Source passage ->
Ryan Grimm of St. Marys said one of the main goals of his campaign has been to listen and talk to citizens in the area.
“The virus made it impossible to meet with people, unless it's virtually,” he said. “My campaign team has tried to become more creative in reaching out to people, having Facebook Live sessions where people can ask me questions, from my political views to favorite sports teams or what I would like to accomplish in office.”
Fundraising has also been a challenge, Grimm said.
“Due to what happened with the economy because of the virus, I believe individuals' and businesses' donations and their extra money shouldn't be going toward political endeavors, but rather helping local nonprofits, small businesses and families at a time like this, “ he said.
This campaign process has made Grimm think outside of the box, he says, while aiming to gain support from voters. He said he has also grown closer to his campaign team.
“This practice may help in the future dealing with a much more important situation,” he said. “One thing is for certain — the people who have rallied behind me are some of the most diverse, compassionate and intelligent people I know. It's just amazing and humbling to be able to learn and gain friendships with these individuals.”
Margie Brown, a Democratic candidate running for the 25th district of the state senate and a University of Pittsburgh at Bradford professor, says she suspended all fundraising efforts as well, moving to conference calls, online meetings and Zoom seminars during the COVID-19 crisis.

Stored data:
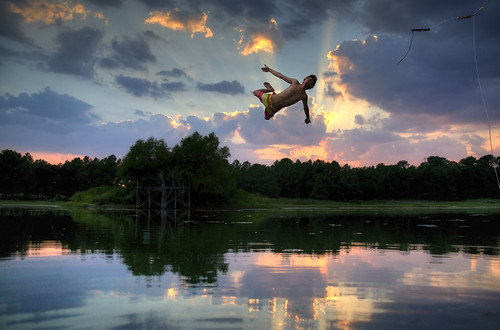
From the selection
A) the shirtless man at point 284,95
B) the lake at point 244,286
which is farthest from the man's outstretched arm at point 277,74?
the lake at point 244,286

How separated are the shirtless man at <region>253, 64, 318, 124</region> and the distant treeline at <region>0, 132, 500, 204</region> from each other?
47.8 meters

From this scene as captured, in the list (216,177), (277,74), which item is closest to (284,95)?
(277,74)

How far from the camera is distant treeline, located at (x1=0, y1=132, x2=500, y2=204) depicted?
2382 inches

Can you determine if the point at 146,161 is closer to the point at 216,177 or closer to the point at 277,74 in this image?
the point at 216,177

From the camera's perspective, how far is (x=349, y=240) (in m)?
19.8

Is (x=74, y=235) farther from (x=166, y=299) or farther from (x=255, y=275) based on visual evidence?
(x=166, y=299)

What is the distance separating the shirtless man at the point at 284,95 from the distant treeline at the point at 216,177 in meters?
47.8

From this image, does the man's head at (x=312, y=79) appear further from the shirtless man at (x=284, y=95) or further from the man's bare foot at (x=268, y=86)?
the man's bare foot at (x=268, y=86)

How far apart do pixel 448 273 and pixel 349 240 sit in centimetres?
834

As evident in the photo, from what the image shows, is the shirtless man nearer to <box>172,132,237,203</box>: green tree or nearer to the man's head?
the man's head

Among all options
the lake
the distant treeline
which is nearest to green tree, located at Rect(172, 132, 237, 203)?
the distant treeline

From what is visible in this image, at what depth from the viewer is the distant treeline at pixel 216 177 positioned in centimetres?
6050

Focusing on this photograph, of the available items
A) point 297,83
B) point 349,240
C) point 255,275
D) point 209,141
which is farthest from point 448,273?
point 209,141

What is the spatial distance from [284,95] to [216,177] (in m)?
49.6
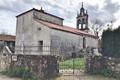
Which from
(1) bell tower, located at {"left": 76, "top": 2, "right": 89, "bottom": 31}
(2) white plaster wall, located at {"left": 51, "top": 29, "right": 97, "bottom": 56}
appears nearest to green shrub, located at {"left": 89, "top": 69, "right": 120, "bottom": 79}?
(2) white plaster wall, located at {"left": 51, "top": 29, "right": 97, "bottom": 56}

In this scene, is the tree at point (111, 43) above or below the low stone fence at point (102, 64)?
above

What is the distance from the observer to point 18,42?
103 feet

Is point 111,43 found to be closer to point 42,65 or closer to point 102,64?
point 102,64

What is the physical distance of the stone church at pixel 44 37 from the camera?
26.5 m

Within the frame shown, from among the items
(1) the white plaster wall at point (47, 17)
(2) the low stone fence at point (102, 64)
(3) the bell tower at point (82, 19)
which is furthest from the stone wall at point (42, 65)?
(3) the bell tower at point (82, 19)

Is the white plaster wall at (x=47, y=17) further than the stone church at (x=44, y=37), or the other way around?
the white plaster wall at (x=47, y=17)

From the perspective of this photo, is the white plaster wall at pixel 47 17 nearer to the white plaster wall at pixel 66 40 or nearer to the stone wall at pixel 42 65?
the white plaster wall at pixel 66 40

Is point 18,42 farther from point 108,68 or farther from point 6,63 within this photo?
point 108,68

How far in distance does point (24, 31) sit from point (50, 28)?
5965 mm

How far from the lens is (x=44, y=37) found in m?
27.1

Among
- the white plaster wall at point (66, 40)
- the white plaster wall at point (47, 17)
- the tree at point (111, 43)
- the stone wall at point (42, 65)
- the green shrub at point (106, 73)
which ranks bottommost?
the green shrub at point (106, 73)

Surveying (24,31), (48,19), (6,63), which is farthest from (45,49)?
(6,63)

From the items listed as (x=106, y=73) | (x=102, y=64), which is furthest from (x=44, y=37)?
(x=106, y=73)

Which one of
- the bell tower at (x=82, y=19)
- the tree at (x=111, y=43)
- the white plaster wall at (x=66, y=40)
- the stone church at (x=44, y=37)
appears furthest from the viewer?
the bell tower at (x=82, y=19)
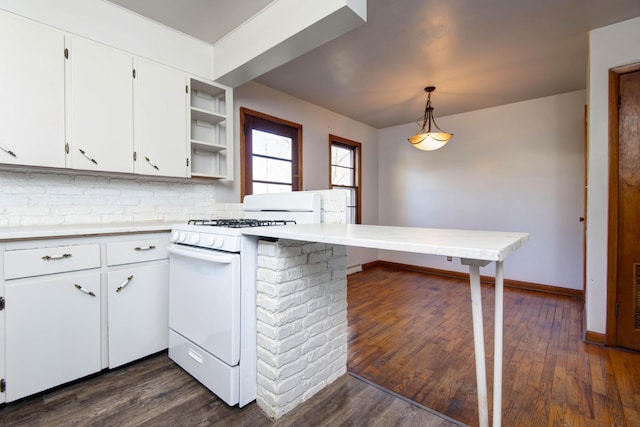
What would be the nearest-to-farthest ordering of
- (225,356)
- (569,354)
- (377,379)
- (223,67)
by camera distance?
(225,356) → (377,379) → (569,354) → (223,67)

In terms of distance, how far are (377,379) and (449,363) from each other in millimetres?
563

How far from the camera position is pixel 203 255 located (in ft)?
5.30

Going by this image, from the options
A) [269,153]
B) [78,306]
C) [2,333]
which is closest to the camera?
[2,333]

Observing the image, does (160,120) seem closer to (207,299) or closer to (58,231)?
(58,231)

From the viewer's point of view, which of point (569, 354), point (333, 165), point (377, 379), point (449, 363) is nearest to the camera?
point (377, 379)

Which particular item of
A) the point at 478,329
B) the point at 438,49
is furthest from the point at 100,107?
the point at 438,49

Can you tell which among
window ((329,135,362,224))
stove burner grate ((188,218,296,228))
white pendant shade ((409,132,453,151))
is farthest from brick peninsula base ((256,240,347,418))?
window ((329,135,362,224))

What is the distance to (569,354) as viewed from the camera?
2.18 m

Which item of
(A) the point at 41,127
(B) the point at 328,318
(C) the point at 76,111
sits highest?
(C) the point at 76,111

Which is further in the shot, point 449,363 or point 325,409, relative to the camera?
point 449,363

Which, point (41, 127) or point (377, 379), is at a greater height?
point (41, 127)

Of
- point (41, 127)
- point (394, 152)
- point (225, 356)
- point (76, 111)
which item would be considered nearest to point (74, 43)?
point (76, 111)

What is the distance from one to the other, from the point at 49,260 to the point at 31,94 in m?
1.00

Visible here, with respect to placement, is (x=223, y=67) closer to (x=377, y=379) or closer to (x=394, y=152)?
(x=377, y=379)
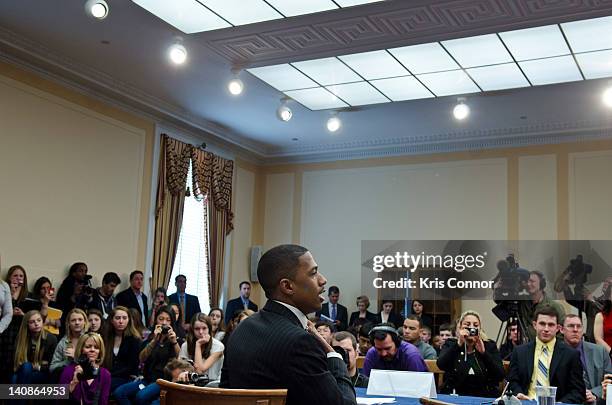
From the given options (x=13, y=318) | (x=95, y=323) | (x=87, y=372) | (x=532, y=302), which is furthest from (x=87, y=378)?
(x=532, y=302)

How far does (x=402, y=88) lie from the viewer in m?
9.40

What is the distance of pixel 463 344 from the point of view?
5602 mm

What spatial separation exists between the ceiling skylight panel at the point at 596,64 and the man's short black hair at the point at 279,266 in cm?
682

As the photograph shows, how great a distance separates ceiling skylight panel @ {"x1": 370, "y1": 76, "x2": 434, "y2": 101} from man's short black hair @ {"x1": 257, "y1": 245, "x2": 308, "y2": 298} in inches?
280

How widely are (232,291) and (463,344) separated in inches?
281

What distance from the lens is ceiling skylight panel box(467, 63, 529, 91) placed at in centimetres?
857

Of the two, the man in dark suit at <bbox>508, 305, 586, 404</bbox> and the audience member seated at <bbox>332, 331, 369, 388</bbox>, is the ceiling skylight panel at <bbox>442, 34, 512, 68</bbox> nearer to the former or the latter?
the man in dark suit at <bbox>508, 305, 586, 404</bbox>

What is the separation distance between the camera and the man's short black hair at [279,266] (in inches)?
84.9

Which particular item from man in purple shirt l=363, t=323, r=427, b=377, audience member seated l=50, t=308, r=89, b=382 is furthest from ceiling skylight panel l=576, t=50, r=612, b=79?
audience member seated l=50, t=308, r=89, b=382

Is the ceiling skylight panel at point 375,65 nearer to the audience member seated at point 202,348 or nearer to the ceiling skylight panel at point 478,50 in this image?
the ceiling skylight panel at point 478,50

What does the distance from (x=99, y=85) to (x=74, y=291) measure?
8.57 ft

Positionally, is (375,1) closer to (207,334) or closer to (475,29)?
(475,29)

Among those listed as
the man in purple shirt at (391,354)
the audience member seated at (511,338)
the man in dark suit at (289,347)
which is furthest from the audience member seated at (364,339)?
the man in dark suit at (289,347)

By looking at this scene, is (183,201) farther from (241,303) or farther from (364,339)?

Work instruction A -> In the campaign article, what did Margie Brown move to after suspending all fundraising during the COVID-19 crisis?
Work instruction B -> Please continue the campaign article after its final sentence.

Answer A -> Conference calls, online meetings and Zoom seminars.

Answer B ->
“There is nothing more important than the current threat to our vulnerable populations, healthcare workers and those being hurt financially,” she said. “I certainly don’t feel that any challenges I have compare to what other people are dealing with. I guess the biggest thing is wanting to help more people get what they need. I can help them get some answers, when there are answers."
The shutdown has been an “unfair blow” to small businesses, Brown said, but there was no other choice.
“Especially here in the rural areas, we have an aging and vulnerable population, and our healthcare systems could easily be overwhelmed without the protections we get from the initial shut down and social distancing,” she said.
Like others, Brown has been staying in touch with her family online, while enjoying that her daughter and granddaughter are living with her right now.
“It’s stressful for us like it is for others, but we cope by checking in and making sure everyone is staying safe and being resourceful,” she said.